Condanne per i massacri del Gujarat, "trionfo della giustizia"
di Nirmala Carvalho

Reazioni positive di attivisti cristiani per i diritti umani dopo il verdetto della Corte speciale che si occupa della riapertura dei casi legati agli scontri del 2002 tra indù e musulmani. Best Bakery: dei 21 sospetti assolti nel 2004, 9 sono stati condannati all'ergastolo.


Mumbai (AsiaNews) – "Trionfo della giustizia", "rivincita della verità", passo importante per arginare i "crimini del fondamentalismo" in India. Così attivisti cattolici per i diritti umani nel Paese commentano la sentenza di una Corte speciale, che ha condannato all'ergastolo alcuni responsabili dei massacri del 2002 in Gujarat, assolti in precedenza.  

Venerdì scorso, 24 febbraio, una Corte speciale a Mumbai ha condannato alla detenzione a vita 9 persone in relazione al caso Best Bakery, legato ai disordini fra indù e musulmani nel Gujarat. Questi nel 2002 causarono più di mille morti, per lo più musulmani.

Il primo marzo di quattro anni fa, 14 persone, di cui 12 musulmani, vennero bruciate vive nella Best Bakery, a Vadodara, distretto di Baroda. Nel 2004, i 21 sospetti erano stati assolti per mancanza di prove, in seguito alla ritrattazione della testimone oculare dell'eccidio, Zaheera Sheikh. Solo dopo si  è scoperto che Zaheera aveva subito minacce da autorità locali per testimoniare il falso. Questo ha portato la Corte Suprema a riaprire il caso, spostando il processo nel vicino Stato del Maharashtra.

Di quei 21 sospetti, la Corte speciale, che conduce i nuovi processi, ne ha giudicati colpevoli 9 e non colpevoli 8. Gli altri quattro sono ancora latitanti. Il giudice Abhay Thipsay, però, ha anche stabilito che Zaheera sarà accusata di falso giuramento.

Secondo p. Cedric Prakash, gesuita e portavoce ufficiale dello United Christian Forum for Human Rights in Gujarat, "le condanne emesse venerdì scorso rappresentano un momento importante". "Il verdetto – spiega – aiuta a restaurare nel cittadino comune la fiducia nella sistema giudiziario nazionale". "È il trionfo della giustizia, la rivincita della verità".

Il gesuita, famoso attivista per i diritti umani, ritiene che le accuse di falso giuramento a Zaheera evidenzino come "i testimoni possano facilmente cadere vittime di figure senza scrupoli". "È importate – continua – che ora questa donna abbia detto tutta la verità su chi l'ha manipolata".

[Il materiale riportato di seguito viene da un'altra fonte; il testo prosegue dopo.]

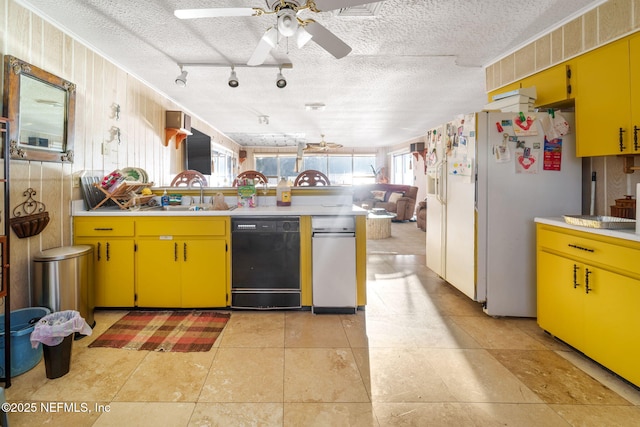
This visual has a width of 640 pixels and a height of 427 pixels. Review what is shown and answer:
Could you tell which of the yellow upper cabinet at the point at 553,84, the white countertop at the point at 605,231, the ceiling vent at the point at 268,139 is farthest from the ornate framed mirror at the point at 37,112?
the ceiling vent at the point at 268,139

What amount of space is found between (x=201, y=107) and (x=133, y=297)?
3769mm

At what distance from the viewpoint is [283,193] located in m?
3.17

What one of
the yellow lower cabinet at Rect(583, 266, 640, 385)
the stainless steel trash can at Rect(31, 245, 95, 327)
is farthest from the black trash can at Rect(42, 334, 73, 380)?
the yellow lower cabinet at Rect(583, 266, 640, 385)

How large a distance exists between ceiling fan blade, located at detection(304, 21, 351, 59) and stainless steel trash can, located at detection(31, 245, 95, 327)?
90.6 inches

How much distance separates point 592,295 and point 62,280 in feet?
11.4

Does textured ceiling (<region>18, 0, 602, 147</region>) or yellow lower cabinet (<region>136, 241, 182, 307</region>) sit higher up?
textured ceiling (<region>18, 0, 602, 147</region>)

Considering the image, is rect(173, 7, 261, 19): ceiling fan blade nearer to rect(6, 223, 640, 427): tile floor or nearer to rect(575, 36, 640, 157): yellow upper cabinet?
rect(6, 223, 640, 427): tile floor

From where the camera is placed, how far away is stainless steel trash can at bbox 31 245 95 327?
2.24 meters

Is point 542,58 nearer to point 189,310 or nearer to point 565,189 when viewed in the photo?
point 565,189

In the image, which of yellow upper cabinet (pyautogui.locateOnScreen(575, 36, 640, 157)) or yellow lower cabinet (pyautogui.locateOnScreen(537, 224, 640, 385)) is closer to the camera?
yellow lower cabinet (pyautogui.locateOnScreen(537, 224, 640, 385))

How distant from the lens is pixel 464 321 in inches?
103

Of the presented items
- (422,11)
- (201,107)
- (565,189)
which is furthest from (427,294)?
(201,107)

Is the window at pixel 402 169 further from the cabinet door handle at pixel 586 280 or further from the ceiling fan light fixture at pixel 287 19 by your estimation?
the ceiling fan light fixture at pixel 287 19

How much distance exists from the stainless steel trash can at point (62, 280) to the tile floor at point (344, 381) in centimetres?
29
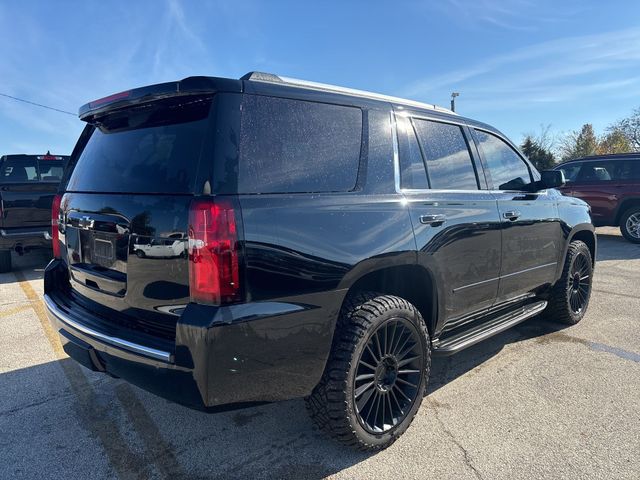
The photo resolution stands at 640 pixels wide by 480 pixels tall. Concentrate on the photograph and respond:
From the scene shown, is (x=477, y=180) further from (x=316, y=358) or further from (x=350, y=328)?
(x=316, y=358)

"Il verdetto – sottolinea p. Prakash – rappresenta uno schiaffo alle autorità del Gujarat, che non hanno fatto nulla per garantire giustizia alle vittime". Gruppi per i diritti umani hanno fin dall'inizio denunciato l'inazione del governo, allora guidato dal Bharatiya Janata Party (BJP), per fermare il massacro e il coinvolgimento di polizia e autorità locali negli scontri del 2002.

Ora il sacerdote aspetta la sentenza anche sugli altri casi riaperti dalla Corte Suprema: "Solo quando sarà fatta giustizia, in Gujarat potrà tornare l'armonia tra le varie comunità".

Al gesuita fa eco Dolphy D'Souza, presidente della Bombay Catholic Sabha (Bcs), un ente cattolico di Mumbai. "Spero che questa sentenza serva da deterrente per tali crimini contro l'umanità perpetrati dalle forze fondamentaliste". La Bcs, infine, sottolinea il ruolo delle Ong e dei gruppi per i diritti umani in tutto il Paese, "che hanno continuato con coraggio a cercare giustizia".